Task:
Beginning with the line containing "Anju Rupal - Seeds to GROW's poster" and going on through the line containing "Санитарно- гигиенические требования", the lines below are to be returned exactly, pictures excluded and nothing added.

Data records:
________________
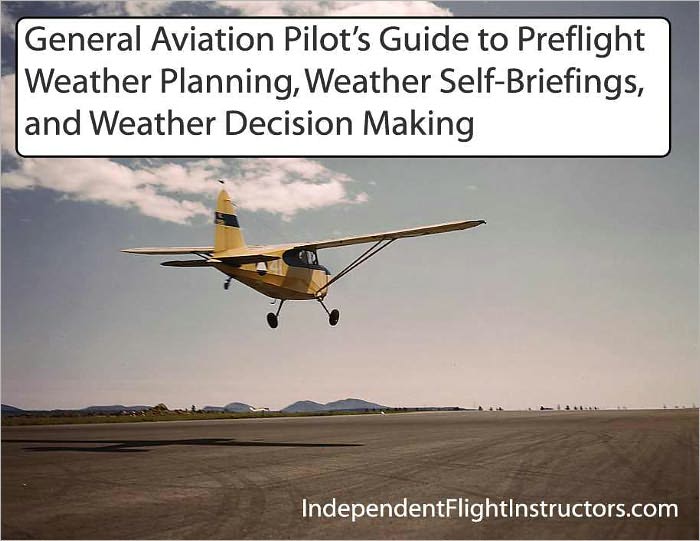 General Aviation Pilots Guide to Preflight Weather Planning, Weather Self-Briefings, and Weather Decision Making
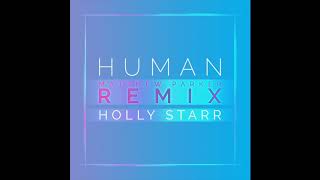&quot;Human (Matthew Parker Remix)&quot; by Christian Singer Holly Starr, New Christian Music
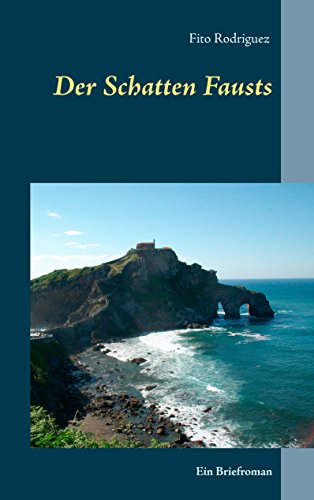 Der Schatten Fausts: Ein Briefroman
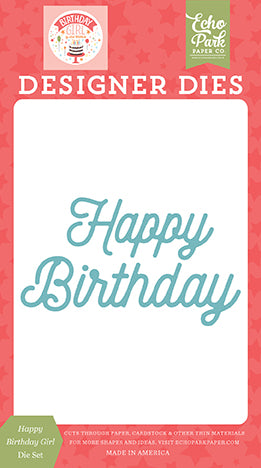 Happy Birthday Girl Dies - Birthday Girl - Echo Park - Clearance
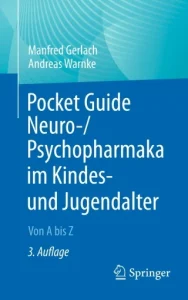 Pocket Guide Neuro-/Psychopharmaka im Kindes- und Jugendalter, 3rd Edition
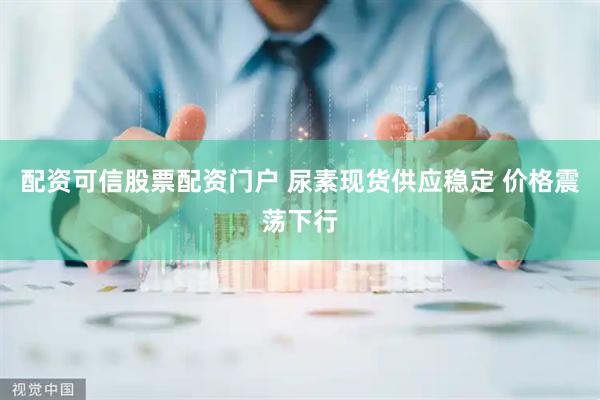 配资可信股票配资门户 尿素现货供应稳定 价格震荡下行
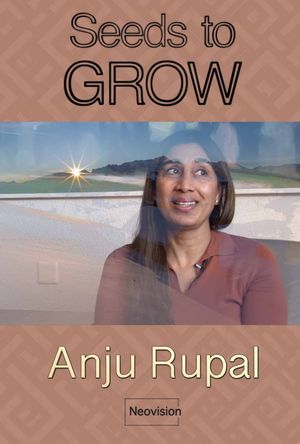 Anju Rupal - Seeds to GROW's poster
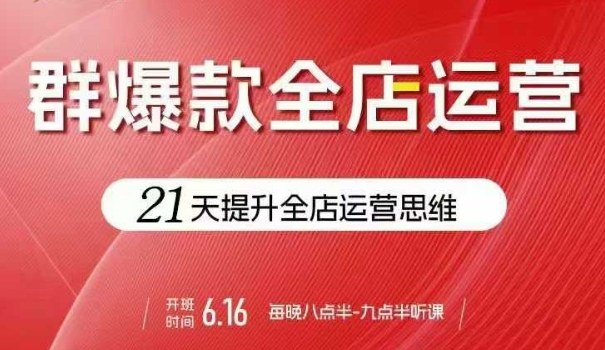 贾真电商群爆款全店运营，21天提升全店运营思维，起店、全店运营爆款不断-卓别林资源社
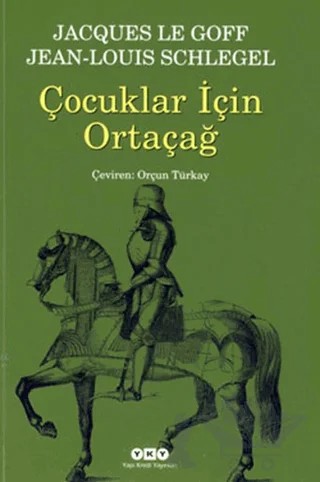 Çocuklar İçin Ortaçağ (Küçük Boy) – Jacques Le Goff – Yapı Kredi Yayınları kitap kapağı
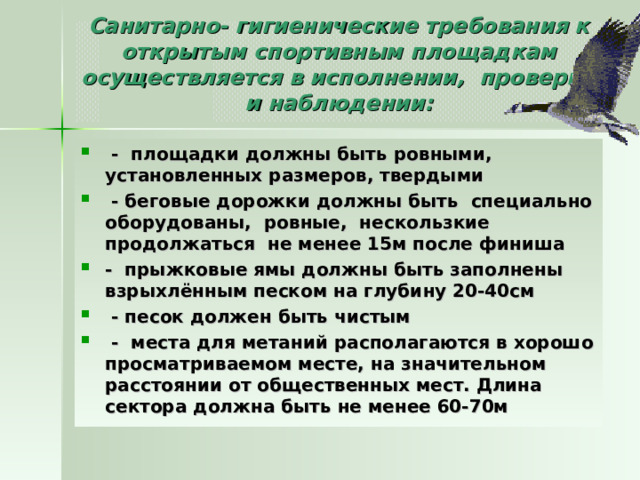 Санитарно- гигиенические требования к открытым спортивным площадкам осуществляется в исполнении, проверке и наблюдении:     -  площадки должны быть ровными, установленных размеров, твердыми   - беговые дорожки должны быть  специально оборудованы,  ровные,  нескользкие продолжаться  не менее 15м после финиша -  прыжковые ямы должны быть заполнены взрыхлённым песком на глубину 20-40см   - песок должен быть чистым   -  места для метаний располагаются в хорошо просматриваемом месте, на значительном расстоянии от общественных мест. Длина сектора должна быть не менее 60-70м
________________
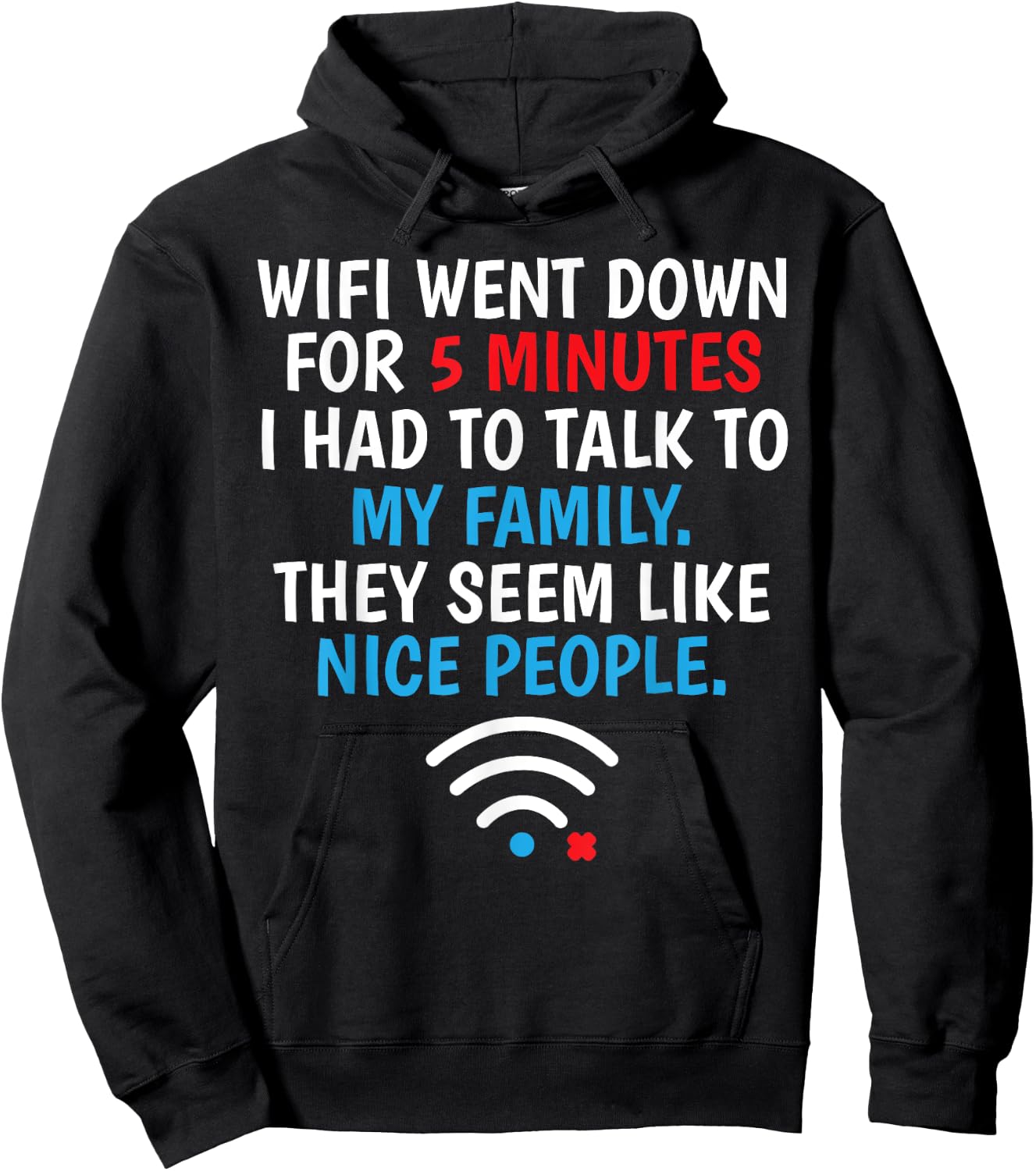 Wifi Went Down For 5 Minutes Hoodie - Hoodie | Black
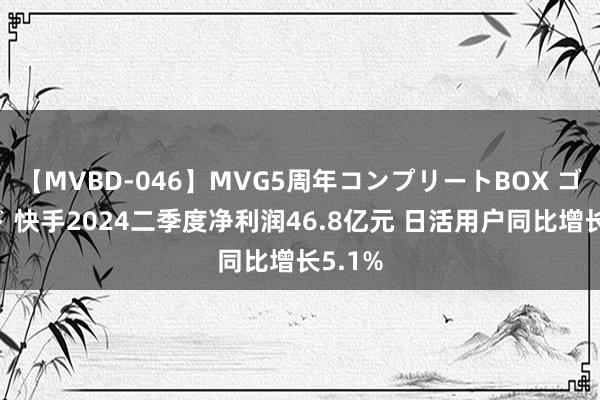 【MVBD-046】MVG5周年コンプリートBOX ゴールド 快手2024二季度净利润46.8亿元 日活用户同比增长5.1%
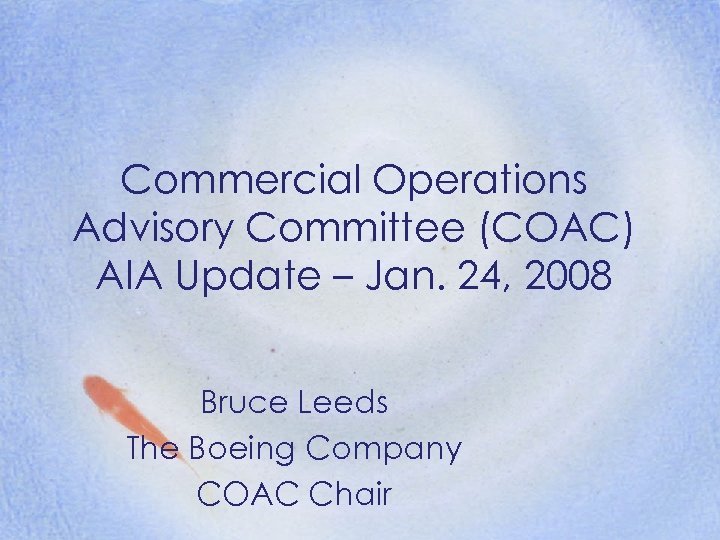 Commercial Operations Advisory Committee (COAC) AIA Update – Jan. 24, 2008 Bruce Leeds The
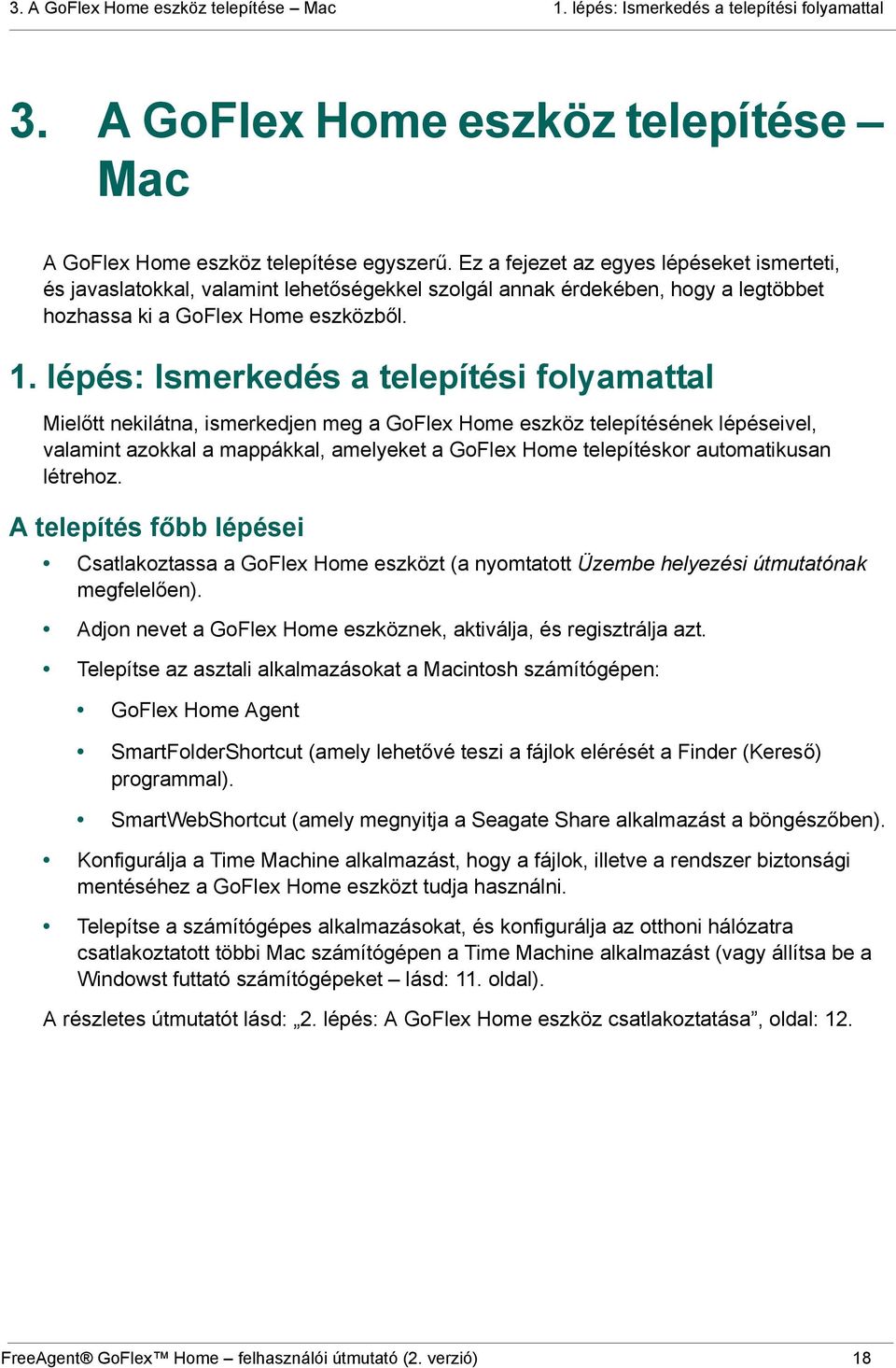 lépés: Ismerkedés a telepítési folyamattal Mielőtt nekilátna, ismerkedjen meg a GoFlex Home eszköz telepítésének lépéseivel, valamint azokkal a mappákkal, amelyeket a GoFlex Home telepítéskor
________________
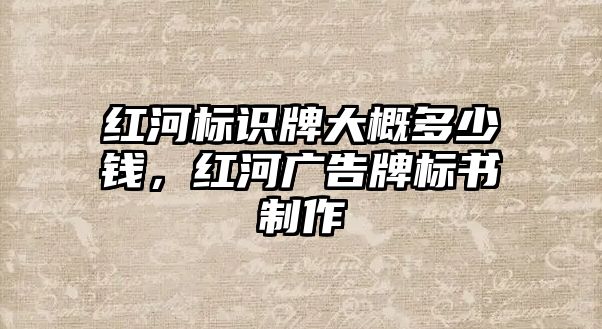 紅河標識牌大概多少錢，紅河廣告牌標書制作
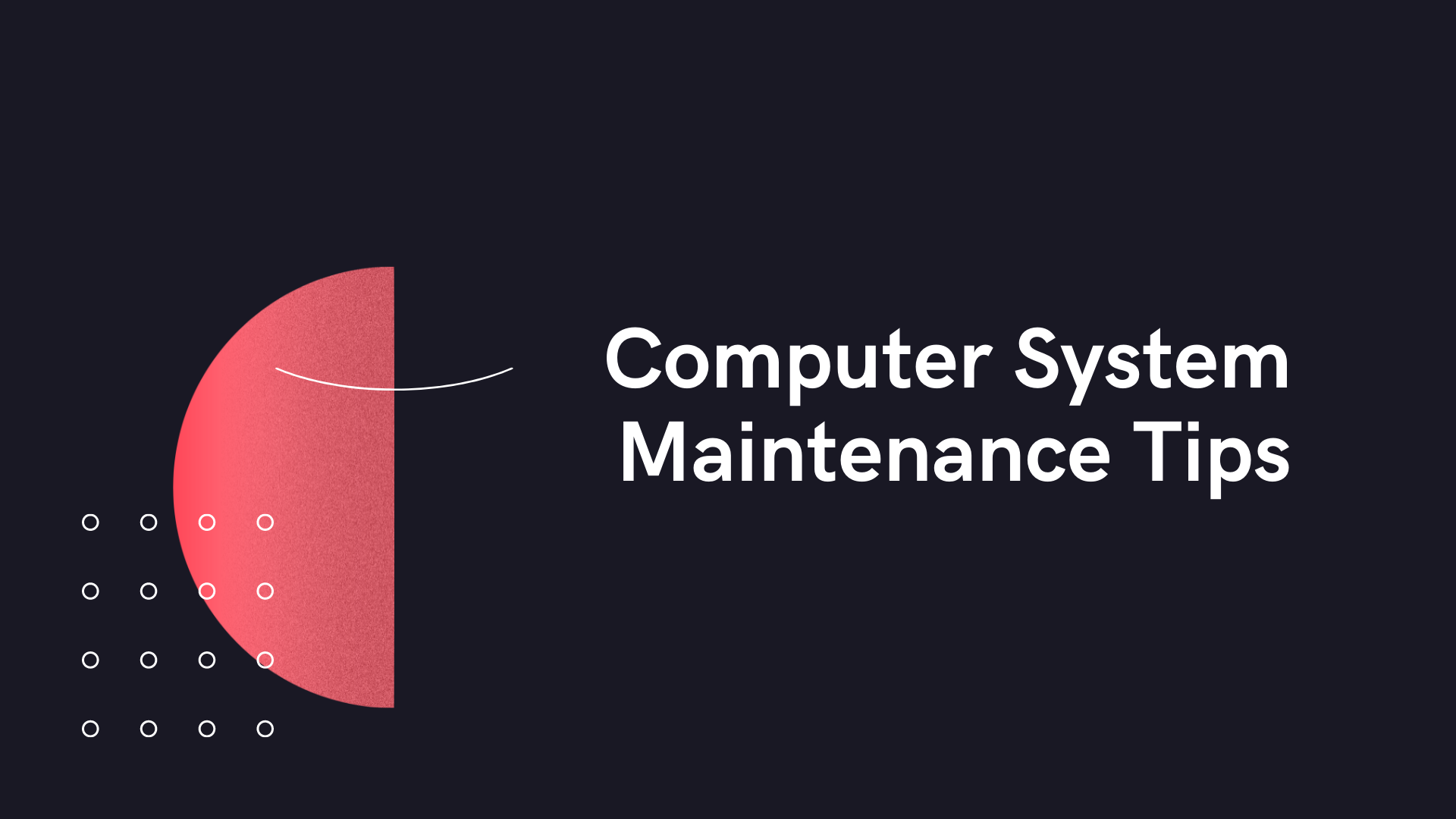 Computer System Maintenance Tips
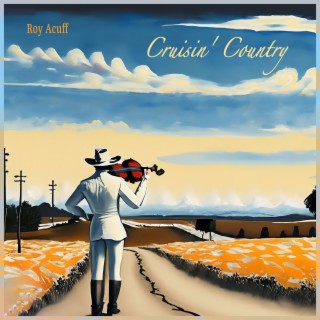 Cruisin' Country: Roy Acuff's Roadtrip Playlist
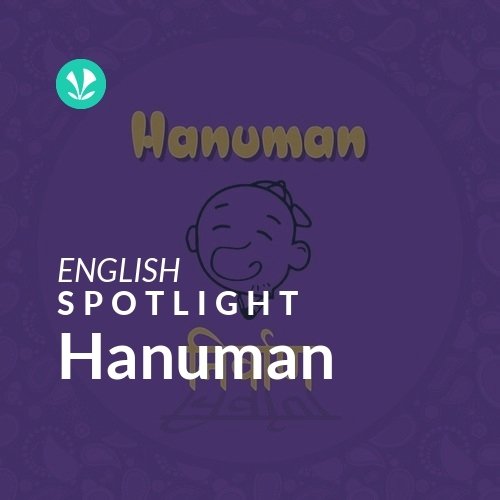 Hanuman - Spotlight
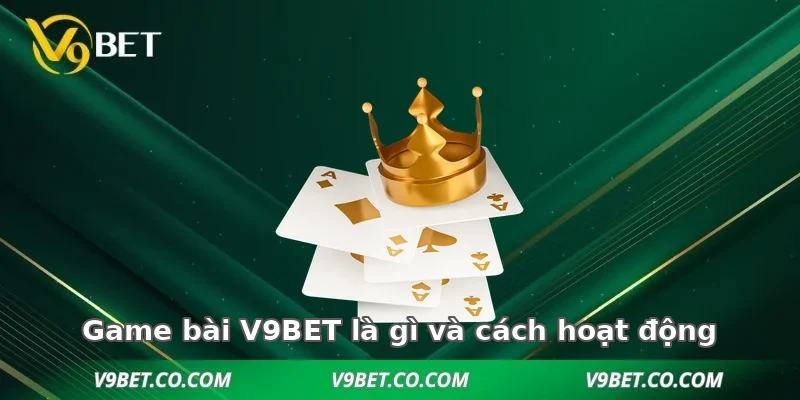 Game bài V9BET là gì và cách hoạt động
________________
Task output:
 Anju Rupal - Seeds to GROW's poster
 贾真电商群爆款全店运营，21天提升全店运营思维，起店、全店运营爆款不断-卓别林资源社
 Çocuklar İçin Ortaçağ (Küçük Boy) – Jacques Le Goff – Yapı Kredi Yayınları kitap kapağı
 Санитарно- гигиенические требования к открытым спортивным площадкам осуществляется в исполнении, проверке и наблюдении:     -  площадки должны быть ровными, установленных размеров, твердыми   - беговые дорожки должны быть  специально оборудованы,  ровные,  нескользкие продолжаться  не менее 15м после финиша -  прыжковые ямы должны быть заполнены взрыхлённым песком на глубину 20-40см   - песок должен быть чистым   -  места для метаний располагаются в хорошо просматриваемом месте, на значительном расстоянии от общественных мест. Длина сектора должна быть не менее 60-70м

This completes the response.